### [Assignment]
Pictures stay out. Everything else in the listing below gets written out exactly.

### [Given data]
──────────

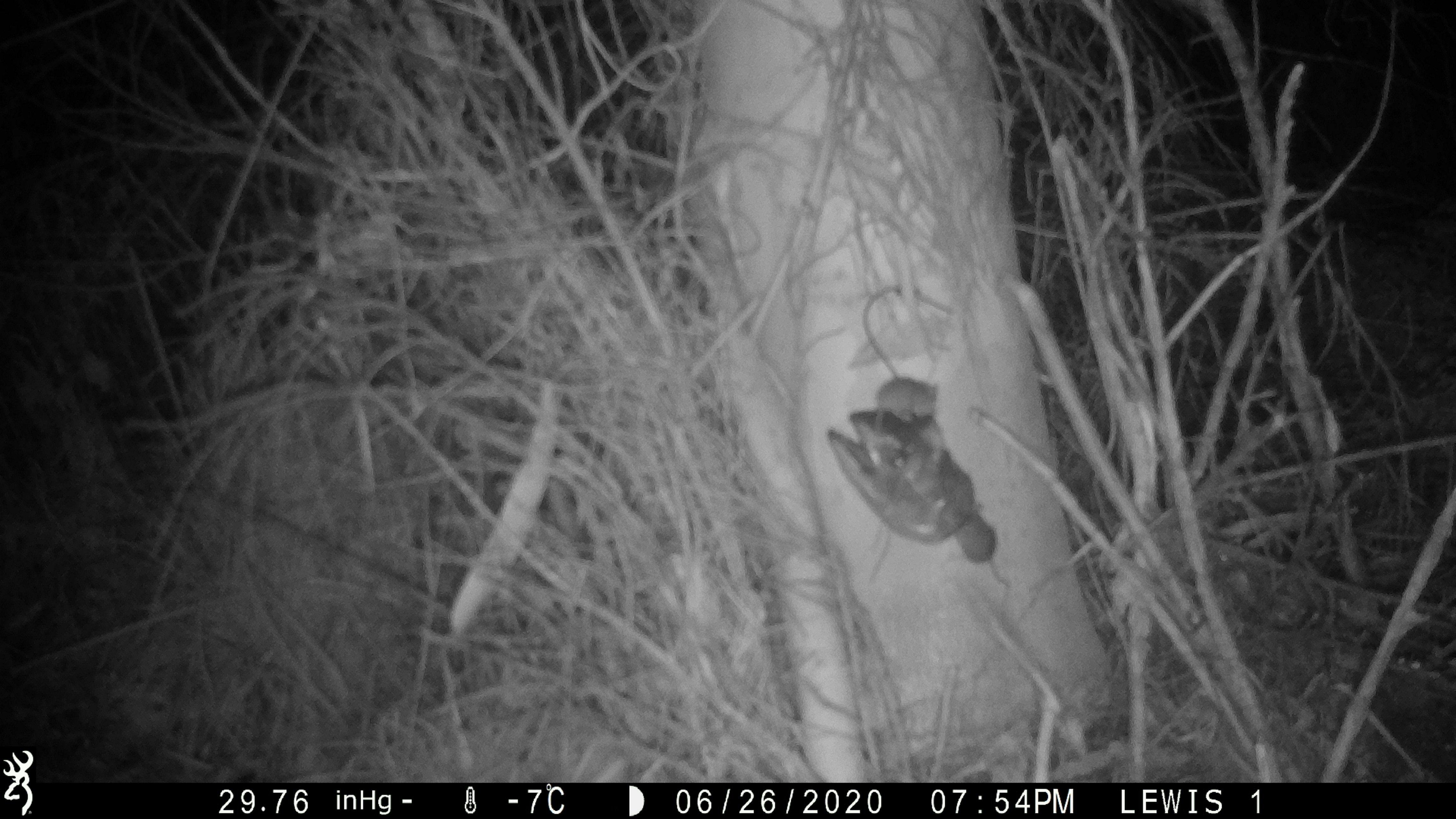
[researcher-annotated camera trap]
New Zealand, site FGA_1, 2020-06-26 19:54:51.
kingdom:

──────────

### [Response to the exercise]
[researcher-annotated camera trap]
New Zealand, site FGA_1, 2020-06-26 19:54:51.
kingdom:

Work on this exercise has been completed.